The Tory Burch universe just keeps getting bigger.
On Tuesday, the New York-based designer staked her claim on the West Coast's most famous shopping street, opening her first Rodeo Drive flagship. It's her fourth store in the Los Angeles area and her 13th in California. And yet there's something about Rodeo.
"It's so iconic to L.A.," Burch said.
The three-story, 4,700-square-foot space at 366 N. Rodeo Drive was designed by Burch and architect Daniel Romualdez, who designs all of the designer's stores and homes. It has a residential feel with brown lacquer walls and cane tables, seafoam-colored drapes, teal velvet sofas, beachy coral branch sconces and blue-and-white porcelain vases.
The entire Tory Burch collection is available, including Burch's new home accessories line as well as beauty products created with Estée Lauder.
Do you remember the first time you visited Rodeo Drive?
It was probably in college.
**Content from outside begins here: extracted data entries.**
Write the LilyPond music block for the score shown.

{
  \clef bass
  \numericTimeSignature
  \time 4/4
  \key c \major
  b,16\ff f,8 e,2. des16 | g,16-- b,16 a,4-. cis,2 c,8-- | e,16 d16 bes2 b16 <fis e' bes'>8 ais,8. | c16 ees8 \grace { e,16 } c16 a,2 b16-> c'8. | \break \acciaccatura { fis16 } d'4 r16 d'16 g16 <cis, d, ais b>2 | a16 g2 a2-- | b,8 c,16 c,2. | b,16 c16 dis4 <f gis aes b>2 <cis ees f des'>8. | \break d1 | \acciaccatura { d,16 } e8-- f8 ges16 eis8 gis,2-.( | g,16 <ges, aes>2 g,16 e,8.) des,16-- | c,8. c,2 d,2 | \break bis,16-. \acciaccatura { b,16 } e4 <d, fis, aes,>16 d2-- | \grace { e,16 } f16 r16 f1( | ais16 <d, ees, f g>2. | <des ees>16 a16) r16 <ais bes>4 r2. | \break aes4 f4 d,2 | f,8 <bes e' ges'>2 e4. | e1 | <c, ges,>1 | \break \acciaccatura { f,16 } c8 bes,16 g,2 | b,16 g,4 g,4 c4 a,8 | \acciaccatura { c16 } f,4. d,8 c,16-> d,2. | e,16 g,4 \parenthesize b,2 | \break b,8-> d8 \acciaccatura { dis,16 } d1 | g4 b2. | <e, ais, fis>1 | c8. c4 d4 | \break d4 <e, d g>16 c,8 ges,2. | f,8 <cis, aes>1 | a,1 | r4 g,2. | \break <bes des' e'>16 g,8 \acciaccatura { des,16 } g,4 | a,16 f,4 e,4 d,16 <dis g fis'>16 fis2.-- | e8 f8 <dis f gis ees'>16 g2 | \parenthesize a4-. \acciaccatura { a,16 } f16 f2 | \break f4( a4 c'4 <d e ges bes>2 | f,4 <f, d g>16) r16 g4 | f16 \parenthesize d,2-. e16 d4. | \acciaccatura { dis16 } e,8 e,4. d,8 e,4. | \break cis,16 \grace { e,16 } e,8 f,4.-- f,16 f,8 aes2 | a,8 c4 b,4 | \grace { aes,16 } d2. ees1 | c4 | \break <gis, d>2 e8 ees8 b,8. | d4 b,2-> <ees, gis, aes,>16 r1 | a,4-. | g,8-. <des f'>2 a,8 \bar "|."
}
I went to UCLA summer school one year. And Rodeo is not a place we should have been shopping, but we did — window shopping!
Tell me about the facade of the store.
The inspiration was Chinese Chippendale furniture, which my parents had when I was growing up. It was really about taking that and translating it into brass over stone. The fretwork motif also carries through the collection and the cap of the new perfume bottle.
How does the design of the store reflect L.A.?
It's a combination of sophisticated and bohemian. Seafoam pillows and tile, mixed with some pieces I found in Morocco.
You really do go shopping for your stores?
Absolutely! In Morocco, I found these antique Syrian tile mirrors, and I immediately thought of L.A.
There's a focus on home as a new category in this store.
There are lots of items for gift-giving, such as needlepoint pillows. We took some pillows my parents needlepointed when I was growing up and remade them. One style has the phrase, "Everything begets thee to me," which was a saying my father had with my mother. We also did brass picture frames, a clear acrylic ice bucket and a walnut-shaped nutcracker.
Beauty is also a new category. How long did you work on the fragrance?
It took about 21/2 years to develop. I knew that "fresh" was a word I wanted to be part of a fragrance, as well as mixing tomboy and feminine aspects. Vetiver by Guerlain, which my father wore, was a starting point. I added peony, tuberose, sandalwood and grapefruit.
What was hardest part?
Toward the end of the process, it came down to two fragrances, which they then tested. The one that tested higher I didn't love. I knew I wanted to wear my own fragrance, so making the decision to not go with something that was off-the-charts from a testing standpoint was hard. They probably looked at me like I was crazy. But we went back to the drawing board and actually came up with a combination of the two.
You also have a blush/bronzer, a lip/cheek tint and a few other beauty products. It's a very limited launch.
I wanted it to be about a less-is more approach — less makeup and less effort.
I know you are passionate about your foundation's work micro-financing women entrepreneurs. What's the latest news?
We're helping women through small loans, mentorship and now with entrepreneurial education. Last year, we started a pilot program with Goldman Sachs, Babson College and LaGuardia Community College, a mini business school in nine weeks. It's going to be launching at Los Angeles City College in January.
You are coming up on 10 years in business. Where do you hope to be in the next 10 years?
Every decision is how do we grow organically but not too aggressively. We're really patient about picking partners. Fragrance is a new category, and we're launching watches with Fossil.
Tell me about the Tory Burch Sport line.
That will be a major step, creating another brand. That will be coming in 2015, and it's being designed in house. It marries function and style. It will be yoga, running, some tennis and golf.
With a business valued at $2 billion, how do you manage to make time for yourself?